Hacker Newsnew | past | comments | ask | show | jobs | submitlogin
Google and Microsoft Cheat on Slow-Start. Should You? (benstrong.com)
437 points by bstrong on Nov 26, 2010 | hide | past | favorite | 67 comments


This isn't much of a secret. As it says in the article Google are lobbying to change the initial window size in the RFC. A lot of people here at Yahoo! want to see that too, and personally I think we should be more aggressive with our initial window, RFC be damned.

This topic was covered really well by Amazon's John Rauser at Velocity Conf: http://velocityconf.com/velocity2010/public/schedule/detail/...

To address the points in the conclusion:

1. Fast is good. Fast is also profit.

2. The net-neutrality argument here is totally bogus, anyone that knows how can up their slow-start window today if they choose to. There doesn't really have anything to do with traffic shaping.

3. Google have been using their usual data driven approach to support their proposal for IETF. We need a lot more of that. It's great. The only way we can really find out how the Internet in general will react to changes like this is to test them in some real world environment.

4. I agree, slow-start is a good algorithm with a very valid purpose. The real problem here is that the magic numbers powering it aren't being kept inline with changes to connectivity technology and increases in consumer/commercial bandwidth.


There's all sorts of latency problems caused by the congestion window size (and how it gets reset), because of how the algorithm works unless you're sending a continuous stream of data (which allows the congestion window to grow) than the window gets reset to it's initial size which can mean waiting for an ack round-trip before you get the whole message.

While it's not that big a deal if your users are local to you, if they're on a different continent each extra roundtrip can easily add 100ms.

I used to do TCP/IP tuning for low latency trading applications (sometimes you need to use a third party data protocol so can't just use UDP), this sort of stuff used to bite us all the time.

If latency is important it is worth sitting down with tcpdump and seeing how your website loads (i.e how many packets, how many acks, etc.) as often there are ways of tweaking connection setting (either via socket options or kernel settings) that can result in higher performance.

(Try using tcp_slow_start_after_idle if you're using a recent linux kernel; this won't give you a bigger initial window, but it means once your window size has grown it won't get reset straight away if you have a gap between data sends)


This is interesting, but the article and I differ greatly at this point: "Being non-standards-compliant in a way that privileges their flows relative to others seems more than a little hypocritical from a company that's making such a fuss about network neutrality."

No, no it's not. This has nothing to do with network neutrality; it's a purely server-side change/fix. Not only that, they're benefiting users without requiring anyone else to change while they wait for standards bodies to catch up. This is a similar scenario to HTML5 video, and distinctly more clear-cut than e.g. '802.11n draft' wireless routers in my opinion.


"Benefiting _their_ users," yes.
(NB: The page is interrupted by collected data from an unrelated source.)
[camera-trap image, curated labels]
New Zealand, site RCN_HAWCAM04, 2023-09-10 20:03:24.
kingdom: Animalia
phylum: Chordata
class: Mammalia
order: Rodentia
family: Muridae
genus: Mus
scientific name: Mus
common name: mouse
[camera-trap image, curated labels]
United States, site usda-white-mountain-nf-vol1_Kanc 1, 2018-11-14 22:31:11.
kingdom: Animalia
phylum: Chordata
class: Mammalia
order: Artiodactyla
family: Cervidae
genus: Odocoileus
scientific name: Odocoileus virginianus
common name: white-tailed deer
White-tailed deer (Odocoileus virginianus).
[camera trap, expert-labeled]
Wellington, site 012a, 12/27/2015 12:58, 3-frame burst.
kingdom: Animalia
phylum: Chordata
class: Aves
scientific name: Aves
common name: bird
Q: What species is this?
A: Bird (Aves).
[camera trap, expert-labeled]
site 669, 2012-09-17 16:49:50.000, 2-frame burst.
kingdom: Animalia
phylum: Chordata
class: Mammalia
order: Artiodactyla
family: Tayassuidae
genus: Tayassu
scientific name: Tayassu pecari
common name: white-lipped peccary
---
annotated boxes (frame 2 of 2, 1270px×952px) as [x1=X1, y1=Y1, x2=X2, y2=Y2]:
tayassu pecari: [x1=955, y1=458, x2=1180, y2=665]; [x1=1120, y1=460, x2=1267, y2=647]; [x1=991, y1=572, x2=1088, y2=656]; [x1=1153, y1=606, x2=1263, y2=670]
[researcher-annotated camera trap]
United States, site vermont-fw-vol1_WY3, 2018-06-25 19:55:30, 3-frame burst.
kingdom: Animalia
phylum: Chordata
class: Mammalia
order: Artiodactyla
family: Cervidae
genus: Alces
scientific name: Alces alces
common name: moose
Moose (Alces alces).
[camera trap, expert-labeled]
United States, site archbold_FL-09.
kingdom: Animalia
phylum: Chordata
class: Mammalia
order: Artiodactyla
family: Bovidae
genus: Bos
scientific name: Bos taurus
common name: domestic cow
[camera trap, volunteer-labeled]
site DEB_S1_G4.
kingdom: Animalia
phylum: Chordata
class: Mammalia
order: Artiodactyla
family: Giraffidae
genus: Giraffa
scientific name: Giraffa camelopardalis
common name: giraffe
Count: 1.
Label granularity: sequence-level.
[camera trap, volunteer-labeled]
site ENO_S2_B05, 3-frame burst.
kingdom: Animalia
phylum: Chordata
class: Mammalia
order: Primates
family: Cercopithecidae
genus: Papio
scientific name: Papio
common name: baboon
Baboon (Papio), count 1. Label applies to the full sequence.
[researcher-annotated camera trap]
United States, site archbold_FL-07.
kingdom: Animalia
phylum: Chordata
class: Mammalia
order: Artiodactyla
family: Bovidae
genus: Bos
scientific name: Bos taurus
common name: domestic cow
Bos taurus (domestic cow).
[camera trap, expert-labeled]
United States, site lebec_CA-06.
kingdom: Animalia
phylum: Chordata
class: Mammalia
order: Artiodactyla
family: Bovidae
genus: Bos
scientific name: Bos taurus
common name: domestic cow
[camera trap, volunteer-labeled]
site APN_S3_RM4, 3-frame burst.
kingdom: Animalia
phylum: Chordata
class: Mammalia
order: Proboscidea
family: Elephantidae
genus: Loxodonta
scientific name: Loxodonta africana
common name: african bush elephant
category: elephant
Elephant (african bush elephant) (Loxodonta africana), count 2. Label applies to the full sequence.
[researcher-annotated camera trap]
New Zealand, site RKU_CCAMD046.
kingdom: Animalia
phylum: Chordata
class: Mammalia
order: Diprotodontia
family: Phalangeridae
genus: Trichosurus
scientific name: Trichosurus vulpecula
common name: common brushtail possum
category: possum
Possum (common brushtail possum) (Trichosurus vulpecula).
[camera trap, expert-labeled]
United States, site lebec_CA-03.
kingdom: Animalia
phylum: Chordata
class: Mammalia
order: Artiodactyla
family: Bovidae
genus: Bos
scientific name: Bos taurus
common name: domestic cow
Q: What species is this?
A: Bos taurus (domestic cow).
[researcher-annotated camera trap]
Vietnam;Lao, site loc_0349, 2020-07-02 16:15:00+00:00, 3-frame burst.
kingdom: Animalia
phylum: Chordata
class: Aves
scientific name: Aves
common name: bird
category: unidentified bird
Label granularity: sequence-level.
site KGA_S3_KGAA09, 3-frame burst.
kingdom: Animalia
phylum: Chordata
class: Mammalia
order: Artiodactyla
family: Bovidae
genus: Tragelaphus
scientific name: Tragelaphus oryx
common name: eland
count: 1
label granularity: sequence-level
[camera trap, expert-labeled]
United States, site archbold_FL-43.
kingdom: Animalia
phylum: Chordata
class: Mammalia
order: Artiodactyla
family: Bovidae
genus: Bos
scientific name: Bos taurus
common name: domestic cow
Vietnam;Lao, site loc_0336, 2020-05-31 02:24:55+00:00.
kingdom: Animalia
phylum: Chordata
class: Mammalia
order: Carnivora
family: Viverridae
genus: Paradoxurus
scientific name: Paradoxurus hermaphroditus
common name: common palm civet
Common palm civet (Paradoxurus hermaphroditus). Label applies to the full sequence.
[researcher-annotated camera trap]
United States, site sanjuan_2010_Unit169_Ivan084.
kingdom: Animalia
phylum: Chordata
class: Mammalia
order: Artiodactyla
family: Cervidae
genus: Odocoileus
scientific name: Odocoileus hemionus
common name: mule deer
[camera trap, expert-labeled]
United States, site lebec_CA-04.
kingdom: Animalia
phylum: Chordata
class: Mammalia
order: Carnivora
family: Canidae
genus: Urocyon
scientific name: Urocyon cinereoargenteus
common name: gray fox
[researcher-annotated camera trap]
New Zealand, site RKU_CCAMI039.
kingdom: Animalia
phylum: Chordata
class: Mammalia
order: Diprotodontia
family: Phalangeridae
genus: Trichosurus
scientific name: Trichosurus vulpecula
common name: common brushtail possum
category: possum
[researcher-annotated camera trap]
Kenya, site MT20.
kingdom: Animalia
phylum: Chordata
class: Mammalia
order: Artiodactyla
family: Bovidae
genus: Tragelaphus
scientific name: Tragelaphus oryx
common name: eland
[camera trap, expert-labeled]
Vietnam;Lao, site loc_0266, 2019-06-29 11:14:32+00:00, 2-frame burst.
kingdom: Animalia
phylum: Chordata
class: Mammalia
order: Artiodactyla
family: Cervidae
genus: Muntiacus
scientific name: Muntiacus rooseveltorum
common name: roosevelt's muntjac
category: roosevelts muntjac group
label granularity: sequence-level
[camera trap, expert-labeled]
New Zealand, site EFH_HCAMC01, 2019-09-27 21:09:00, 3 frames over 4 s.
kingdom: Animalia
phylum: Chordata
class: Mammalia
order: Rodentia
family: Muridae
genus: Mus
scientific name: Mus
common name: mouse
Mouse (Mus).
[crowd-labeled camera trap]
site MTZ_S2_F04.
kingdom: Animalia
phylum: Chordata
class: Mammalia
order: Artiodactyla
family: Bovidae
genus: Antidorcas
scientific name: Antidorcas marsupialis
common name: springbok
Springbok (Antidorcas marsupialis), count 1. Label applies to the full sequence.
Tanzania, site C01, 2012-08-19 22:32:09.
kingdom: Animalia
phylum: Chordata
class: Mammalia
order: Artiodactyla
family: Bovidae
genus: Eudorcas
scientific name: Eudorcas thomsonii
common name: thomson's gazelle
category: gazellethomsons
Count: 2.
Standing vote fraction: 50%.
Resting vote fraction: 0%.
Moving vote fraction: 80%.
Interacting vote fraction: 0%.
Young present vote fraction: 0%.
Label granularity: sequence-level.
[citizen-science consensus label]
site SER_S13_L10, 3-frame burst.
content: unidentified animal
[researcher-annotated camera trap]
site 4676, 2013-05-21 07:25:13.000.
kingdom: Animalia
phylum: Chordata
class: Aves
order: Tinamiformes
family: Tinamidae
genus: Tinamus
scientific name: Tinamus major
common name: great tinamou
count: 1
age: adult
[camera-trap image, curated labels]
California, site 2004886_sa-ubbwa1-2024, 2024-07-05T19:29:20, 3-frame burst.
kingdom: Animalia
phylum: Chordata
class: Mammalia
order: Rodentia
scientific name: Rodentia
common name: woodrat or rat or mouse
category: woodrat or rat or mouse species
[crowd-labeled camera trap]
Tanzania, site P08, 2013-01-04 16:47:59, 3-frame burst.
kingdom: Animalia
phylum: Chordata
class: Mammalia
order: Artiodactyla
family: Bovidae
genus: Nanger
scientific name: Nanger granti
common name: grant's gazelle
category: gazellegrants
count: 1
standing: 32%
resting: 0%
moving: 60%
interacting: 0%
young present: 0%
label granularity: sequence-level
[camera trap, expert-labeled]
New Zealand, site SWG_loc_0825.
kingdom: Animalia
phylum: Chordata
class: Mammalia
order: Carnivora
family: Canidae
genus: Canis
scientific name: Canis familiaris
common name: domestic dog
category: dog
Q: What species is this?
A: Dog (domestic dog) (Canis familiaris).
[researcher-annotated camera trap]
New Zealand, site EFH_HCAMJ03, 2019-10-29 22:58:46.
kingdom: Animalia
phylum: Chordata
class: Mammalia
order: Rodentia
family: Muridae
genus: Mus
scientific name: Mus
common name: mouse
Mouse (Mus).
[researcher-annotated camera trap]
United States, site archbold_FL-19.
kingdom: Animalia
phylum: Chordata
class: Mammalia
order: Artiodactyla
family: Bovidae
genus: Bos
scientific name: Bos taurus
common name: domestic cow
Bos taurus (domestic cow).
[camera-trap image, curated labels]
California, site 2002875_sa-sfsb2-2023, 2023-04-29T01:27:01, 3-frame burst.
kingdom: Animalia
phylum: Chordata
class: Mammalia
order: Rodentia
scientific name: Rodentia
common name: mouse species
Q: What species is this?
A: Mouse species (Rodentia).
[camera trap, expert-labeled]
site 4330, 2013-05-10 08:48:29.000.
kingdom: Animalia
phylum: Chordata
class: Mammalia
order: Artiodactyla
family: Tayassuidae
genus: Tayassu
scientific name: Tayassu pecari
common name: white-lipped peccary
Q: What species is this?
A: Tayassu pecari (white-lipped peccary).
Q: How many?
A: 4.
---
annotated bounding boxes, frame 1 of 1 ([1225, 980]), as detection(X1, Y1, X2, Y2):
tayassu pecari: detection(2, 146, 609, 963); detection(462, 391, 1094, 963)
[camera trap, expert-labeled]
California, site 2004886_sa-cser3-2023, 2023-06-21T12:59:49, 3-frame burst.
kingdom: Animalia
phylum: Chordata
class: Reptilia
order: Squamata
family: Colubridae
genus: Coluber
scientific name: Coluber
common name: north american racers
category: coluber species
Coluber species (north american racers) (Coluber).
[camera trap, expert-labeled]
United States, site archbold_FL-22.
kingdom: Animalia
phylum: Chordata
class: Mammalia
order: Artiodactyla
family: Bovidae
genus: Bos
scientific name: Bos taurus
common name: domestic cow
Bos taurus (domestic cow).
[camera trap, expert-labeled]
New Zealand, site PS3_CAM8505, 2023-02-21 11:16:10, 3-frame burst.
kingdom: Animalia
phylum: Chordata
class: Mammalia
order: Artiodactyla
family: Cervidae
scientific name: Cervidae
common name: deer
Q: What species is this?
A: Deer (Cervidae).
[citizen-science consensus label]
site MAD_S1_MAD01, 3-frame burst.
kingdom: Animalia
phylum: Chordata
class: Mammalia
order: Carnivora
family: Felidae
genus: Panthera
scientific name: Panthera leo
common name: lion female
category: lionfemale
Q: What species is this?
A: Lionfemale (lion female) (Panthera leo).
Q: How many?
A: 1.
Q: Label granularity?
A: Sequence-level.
But they're not benefiting whoever else is sharing the smallest-capacity link -- what he's arguing is that Google is crowding them out.

Net neutrality is not the only way to privilege your flows on the Internet: There's nothing to stop me from writing a crude application-layer protocol atop UDP that implements reliability but not congestion control. (You maybe had to implement something like this for your networking class in school; otherwise you could start with a protocol like DCCP.) If I were to use that to send data as fast as I could to some remote computer, I could be sending more data than the smallest-capacity link could handle. Other TCP/IP connections sharing that link would detect data loss and thus reduce the amount of data they put in transit, but my protocol wouldn't have to. I can monopolize that link.

So assuming your physical layer is tin cans and string, what he's arguing is that if you have a link with a capacity of 12 segments, then data from Google will use 10 of them and a client will never expand its outstanding data beyond 2 segments. If both used vanilla TCP/IP, they should share the link evenly.

Of course, speed is a critical factor for Google. Android by default uses TCP Westwood+.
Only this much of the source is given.